Stored data
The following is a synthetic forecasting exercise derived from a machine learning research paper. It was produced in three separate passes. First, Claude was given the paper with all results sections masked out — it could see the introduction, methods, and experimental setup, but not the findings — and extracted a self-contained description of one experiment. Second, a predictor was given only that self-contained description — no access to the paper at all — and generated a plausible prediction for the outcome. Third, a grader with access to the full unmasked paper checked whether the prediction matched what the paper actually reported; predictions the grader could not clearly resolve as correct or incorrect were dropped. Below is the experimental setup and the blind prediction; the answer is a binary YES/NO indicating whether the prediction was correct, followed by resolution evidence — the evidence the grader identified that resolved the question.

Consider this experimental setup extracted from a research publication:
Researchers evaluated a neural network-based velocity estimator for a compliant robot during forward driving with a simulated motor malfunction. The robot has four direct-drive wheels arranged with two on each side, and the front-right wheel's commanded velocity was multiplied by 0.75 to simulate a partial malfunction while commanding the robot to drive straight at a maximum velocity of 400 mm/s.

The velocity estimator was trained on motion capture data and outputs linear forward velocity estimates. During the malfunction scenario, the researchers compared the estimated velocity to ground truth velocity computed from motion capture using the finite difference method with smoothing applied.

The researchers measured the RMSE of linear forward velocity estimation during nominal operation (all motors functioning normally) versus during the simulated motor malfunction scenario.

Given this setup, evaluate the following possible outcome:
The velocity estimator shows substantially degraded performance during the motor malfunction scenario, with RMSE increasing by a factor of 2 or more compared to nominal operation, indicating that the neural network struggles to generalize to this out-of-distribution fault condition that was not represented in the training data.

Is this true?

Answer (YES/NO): NO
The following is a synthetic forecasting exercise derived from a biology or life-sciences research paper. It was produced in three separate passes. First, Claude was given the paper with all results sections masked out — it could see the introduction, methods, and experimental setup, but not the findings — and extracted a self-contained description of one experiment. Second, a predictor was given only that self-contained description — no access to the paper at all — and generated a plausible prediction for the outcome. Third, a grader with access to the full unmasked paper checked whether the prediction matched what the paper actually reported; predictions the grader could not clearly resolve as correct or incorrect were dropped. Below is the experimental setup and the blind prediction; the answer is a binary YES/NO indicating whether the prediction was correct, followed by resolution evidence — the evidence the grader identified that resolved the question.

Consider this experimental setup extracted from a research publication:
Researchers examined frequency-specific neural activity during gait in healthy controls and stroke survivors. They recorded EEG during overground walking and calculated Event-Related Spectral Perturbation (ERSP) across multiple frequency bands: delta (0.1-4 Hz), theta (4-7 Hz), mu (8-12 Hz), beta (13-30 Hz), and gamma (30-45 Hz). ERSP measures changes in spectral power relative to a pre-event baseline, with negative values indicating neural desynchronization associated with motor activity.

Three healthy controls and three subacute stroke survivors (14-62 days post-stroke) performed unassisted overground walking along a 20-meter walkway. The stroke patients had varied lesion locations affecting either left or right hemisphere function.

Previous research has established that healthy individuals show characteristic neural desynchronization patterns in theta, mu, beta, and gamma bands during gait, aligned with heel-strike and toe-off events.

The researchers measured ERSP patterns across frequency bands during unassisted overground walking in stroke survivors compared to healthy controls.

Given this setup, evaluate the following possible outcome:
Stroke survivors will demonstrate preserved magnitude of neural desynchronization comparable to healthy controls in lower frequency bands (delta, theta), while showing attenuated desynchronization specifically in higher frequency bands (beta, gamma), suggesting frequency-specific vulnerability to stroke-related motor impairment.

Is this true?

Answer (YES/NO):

*WORK TO COMPLETE*. Using the entries above, determine how many lines include the string "evidence" and write only that number.

*WRITTEN ANSWER*. 2